Consigne A:
Recopiez fidèlement le passage du texte de la page qui commence à "Il aurait alors" et s'achève à "ses erreurs ?".
Consigne B:
Répondez brièvement à ces questions d'après le texte de la page :
(i) Combien d'heures le professionnel a-t-il cotisé ?
(ii) Dans quelle ville se trouve l'Anpe qui s'oppose au versement des arriérés ?
(iii) Quel montant atteignent les impayés de son assurance chômage, et sur quelle durée ?

Texte de la page:
....................

Pendant ce temps, le professionnel a enchaîné les rôles, a travaillé ses partitions, a tourné à travers les pays d’Europe. En langage Assédic : il a cotisé, et même plus que la moyenne, 636 heures.
10 mois passent. Alors que notre Wolfram ouvre à des droits rétroactifs concédés par l’Assedic, après l’intervention conciliatrice du Médiateur de la République, l’Anpe de Marseille, qui n’ a rien à débourser, s’oppose à ce qu’il perçoive ses arriérés de chômage. Il lui suffit de ne pas valider son inscription permanente au titre des demandeurs d’emploi et l’artiste ne touchera rien.
Dès lors, l’Anpe joue le rôle de censeur, s’érige en arbitre
alors que l’Assedic a pris ses responsabilités honnêtement. Le directeur d’Anpe
locale est prévenu, sa stratégie de l’autruche n’est pas la bonne - il aura
affaire au Syndicat Français des Artistes.
Il aurait alors à rendre compte des dysfonctionnements de son service, non plus
devant ses supérieurs, mais devant un juge...
Encore une fois, faut-il que les juges soient le recours à tout, et que ce soit
une maladie contemporaine la difficulté à reconnaître ses erreurs ?
10 mois passent et on vient lui dire un beau matin : -"Mais, Monsieur, vous n’êtes pas inscrit comme demandeur d’emploi... dès lors le calcul de vos cachets ne peut couvrir la période où vous n’avez pas été inscrit." Froid, cynique, imparable.
Les dettes s’accumulent pour Monsieur C... Le Trésor Public lui tombe dessus, les contrats (un malheur n’arrive jamais seul) se font plus rares à cette période. Il ouvre un dossier de surendettement à la Banque de France comme débiteur de bonne foi. De facto, il est interdit bancaire. Et comme pour ajouter à le démence de l’affaire, la Banque de France demande au chanteur de trouver "un emploi stable" ! Les impayés de son assurance chômage (30 000 euros sur deux ans) lui interdisent de payer ses impôts, son loyer. Ultime avanie : même ses cours de chant, tellement nécessaires à ce niveau, sont sacrifiés.

....................

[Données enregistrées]
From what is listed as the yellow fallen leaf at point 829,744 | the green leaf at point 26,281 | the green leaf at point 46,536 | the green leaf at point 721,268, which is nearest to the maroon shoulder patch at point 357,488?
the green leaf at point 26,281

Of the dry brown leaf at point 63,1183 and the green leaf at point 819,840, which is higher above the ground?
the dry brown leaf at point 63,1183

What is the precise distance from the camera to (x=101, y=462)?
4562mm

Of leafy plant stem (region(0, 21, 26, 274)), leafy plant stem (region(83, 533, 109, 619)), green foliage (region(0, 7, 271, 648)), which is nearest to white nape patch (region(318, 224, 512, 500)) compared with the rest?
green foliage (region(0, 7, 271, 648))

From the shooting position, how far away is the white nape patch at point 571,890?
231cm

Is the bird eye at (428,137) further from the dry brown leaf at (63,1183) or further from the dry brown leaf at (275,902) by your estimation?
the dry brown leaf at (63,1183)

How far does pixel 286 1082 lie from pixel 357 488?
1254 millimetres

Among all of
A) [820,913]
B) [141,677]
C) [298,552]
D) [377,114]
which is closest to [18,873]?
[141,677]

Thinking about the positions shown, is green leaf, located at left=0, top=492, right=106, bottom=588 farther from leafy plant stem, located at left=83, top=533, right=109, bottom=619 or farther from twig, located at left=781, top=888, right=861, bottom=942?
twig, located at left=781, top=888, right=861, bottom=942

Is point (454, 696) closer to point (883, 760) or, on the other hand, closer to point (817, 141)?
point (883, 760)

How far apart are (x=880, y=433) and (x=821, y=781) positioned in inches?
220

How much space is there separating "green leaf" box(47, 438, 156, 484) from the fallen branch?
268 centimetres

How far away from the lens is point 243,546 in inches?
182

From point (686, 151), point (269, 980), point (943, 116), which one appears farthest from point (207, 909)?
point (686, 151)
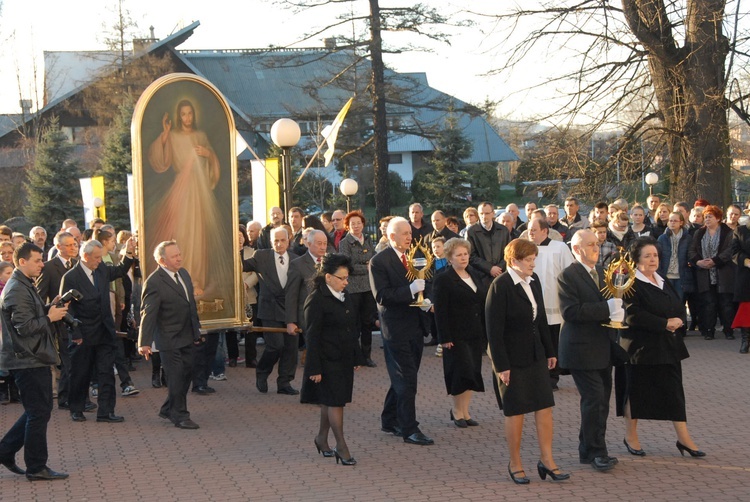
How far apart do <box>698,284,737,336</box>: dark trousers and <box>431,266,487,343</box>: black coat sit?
23.5ft

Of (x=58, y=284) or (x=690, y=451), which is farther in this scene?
(x=58, y=284)

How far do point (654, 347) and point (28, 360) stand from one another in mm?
5086

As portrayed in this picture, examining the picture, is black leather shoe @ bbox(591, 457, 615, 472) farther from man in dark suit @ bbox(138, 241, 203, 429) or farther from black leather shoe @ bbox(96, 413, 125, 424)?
black leather shoe @ bbox(96, 413, 125, 424)

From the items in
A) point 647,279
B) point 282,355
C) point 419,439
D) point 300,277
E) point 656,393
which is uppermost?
point 647,279

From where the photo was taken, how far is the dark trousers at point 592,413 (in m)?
7.97

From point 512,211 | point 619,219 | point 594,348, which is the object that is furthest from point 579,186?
point 594,348

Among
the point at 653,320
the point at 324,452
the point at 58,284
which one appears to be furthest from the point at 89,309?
the point at 653,320

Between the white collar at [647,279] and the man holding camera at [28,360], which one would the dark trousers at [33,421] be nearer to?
the man holding camera at [28,360]

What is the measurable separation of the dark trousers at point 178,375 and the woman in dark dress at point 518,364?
3920mm

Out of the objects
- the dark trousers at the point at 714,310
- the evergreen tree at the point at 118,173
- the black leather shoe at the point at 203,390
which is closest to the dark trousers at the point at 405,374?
the black leather shoe at the point at 203,390

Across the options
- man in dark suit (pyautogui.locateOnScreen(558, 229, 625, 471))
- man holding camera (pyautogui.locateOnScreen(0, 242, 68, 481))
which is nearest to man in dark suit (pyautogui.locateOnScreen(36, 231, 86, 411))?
man holding camera (pyautogui.locateOnScreen(0, 242, 68, 481))

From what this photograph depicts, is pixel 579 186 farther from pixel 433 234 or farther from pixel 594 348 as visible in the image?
pixel 594 348

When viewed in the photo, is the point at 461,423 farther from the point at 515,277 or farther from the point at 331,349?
the point at 515,277

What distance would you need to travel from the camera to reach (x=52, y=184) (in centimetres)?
→ 4234
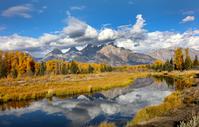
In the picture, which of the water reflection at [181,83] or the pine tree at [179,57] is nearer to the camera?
the water reflection at [181,83]

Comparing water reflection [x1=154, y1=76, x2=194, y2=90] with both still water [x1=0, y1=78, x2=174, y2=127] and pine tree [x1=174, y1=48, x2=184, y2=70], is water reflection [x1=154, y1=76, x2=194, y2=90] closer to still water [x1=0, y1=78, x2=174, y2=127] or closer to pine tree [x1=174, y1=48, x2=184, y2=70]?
still water [x1=0, y1=78, x2=174, y2=127]

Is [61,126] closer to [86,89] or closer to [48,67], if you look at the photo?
[86,89]

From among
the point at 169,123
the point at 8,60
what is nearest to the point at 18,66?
the point at 8,60

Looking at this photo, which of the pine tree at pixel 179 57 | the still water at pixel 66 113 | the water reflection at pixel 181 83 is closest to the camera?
the still water at pixel 66 113

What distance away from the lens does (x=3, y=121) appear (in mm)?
33938

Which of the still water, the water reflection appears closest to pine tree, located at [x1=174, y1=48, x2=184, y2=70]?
the water reflection

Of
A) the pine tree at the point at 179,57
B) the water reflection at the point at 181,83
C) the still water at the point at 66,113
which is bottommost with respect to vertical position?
the still water at the point at 66,113

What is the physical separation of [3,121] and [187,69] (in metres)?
117

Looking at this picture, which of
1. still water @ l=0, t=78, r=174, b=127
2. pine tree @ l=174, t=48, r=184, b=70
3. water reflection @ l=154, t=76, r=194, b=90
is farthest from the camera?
pine tree @ l=174, t=48, r=184, b=70

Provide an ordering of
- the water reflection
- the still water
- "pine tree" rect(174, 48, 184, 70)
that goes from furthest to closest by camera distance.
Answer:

....................

Réponse A:
Il aurait alors à rendre compte des dysfonctionnements de son service, non plus
devant ses supérieurs, mais devant un juge...
Encore une fois, faut-il que les juges soient le recours à tout, et que ce soit
une maladie contemporaine la difficulté à reconnaître ses erreurs ?

Réponse B:
(i) 636 heures.
(ii) À Marseille.
(iii) 30 000 euros sur deux ans.